Monday, March 7, 2011


During the course of its 2600 year history (at one time a third of humankind were the Buddha’s students or followers), this religion has settled in many countries and cultures, Eastern and Western, and been transformed by them all. This is as it should be, because the Dharma (teachings) makes clear that everything is impermanent and subject to change, including Buddhism.  Although the sangha (community of Buddhists) in the United States is still small and growing, practitioners in our country have made a very American contribution to the teachings, one that is not at all surprising in a nation that gave rise to the social gospel over a century ago and states in one of its most sacred, secular documents, the “Declaration of Independence,” that everyone has the right to “Life, Liberty, and the Pursuit of Happiness.”  Concern with social justice is as American as apple pie and jazz.

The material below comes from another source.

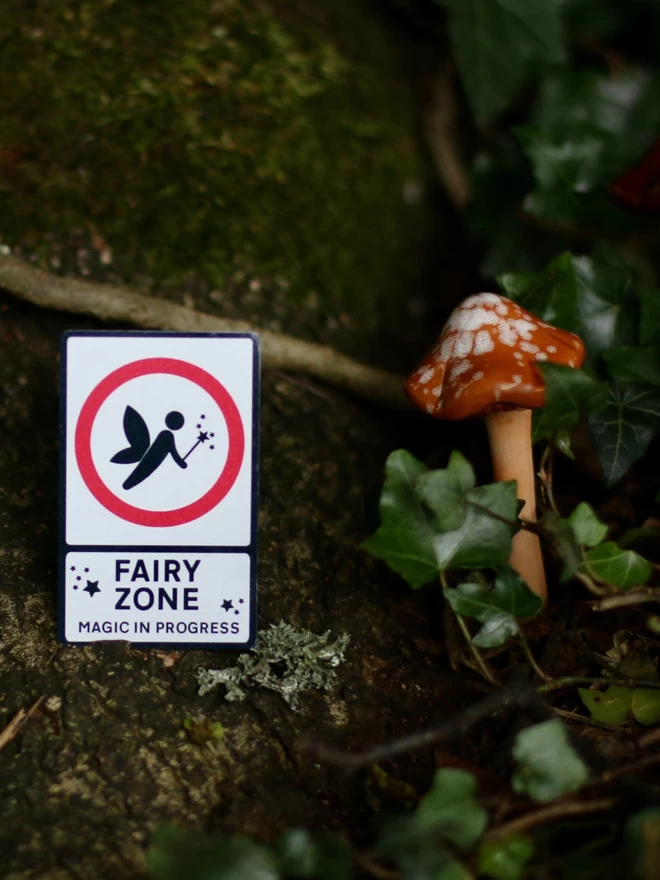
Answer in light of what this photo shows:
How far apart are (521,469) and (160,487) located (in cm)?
51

This progressive concern---the American flavor of the Buddhadharma---is known as “Engaged Buddhism.”

Engaged Buddhists are inspired by that outstanding teacher, Thich Nhat Hahn, who was nominated by Dr. Martin Luther King Jr. for a Nobel Peace Prize, and who says the sangha includes all sentient beings. In his workshops, he distributes a page containing what he calls, “The Five Mindfulness Trainings.” The first of these declares, “Aware of the suffering caused by the destruction of life, I vow to cultivate compassion and learn to protect the lives of people, animals, plants and minerals. I am determined not to kill, not to let others kill, and not to condone any act of killing in the world, in my thinking, and in my way of life.” The third vow goes farther: “I will respect the property of others, but I will prevent others from profiting from human suffering or the suffering of other species on earth.”
To put this another way, followers of the Buddhadharma, fully aware of impermanence and the illusion of dualism, yet also aware of the ubiquity of suffering, feel obliged to oppose the origins of duhkha in the social world. They will, I believe, share the dreams stated by Dr. King in his Nobel Prize acceptance speech in 1964, where he said, “Civilization and violence are antithetical concepts…Nonviolence is the answer to the crucial political and moral question of our time…The foundation of such a method is love…I have the audacity to believe that peoples everywhere can have three meals a day for their bodies, education and culture for their minds, and dignity, equality, and freedom for their spirits. I believe that what self-centered men have torn down men other-centered can build up.” (From my essay “Reading the Eightfold Path” in Turning the Wheel: Essays on Buddhism and Writing, p. 26.)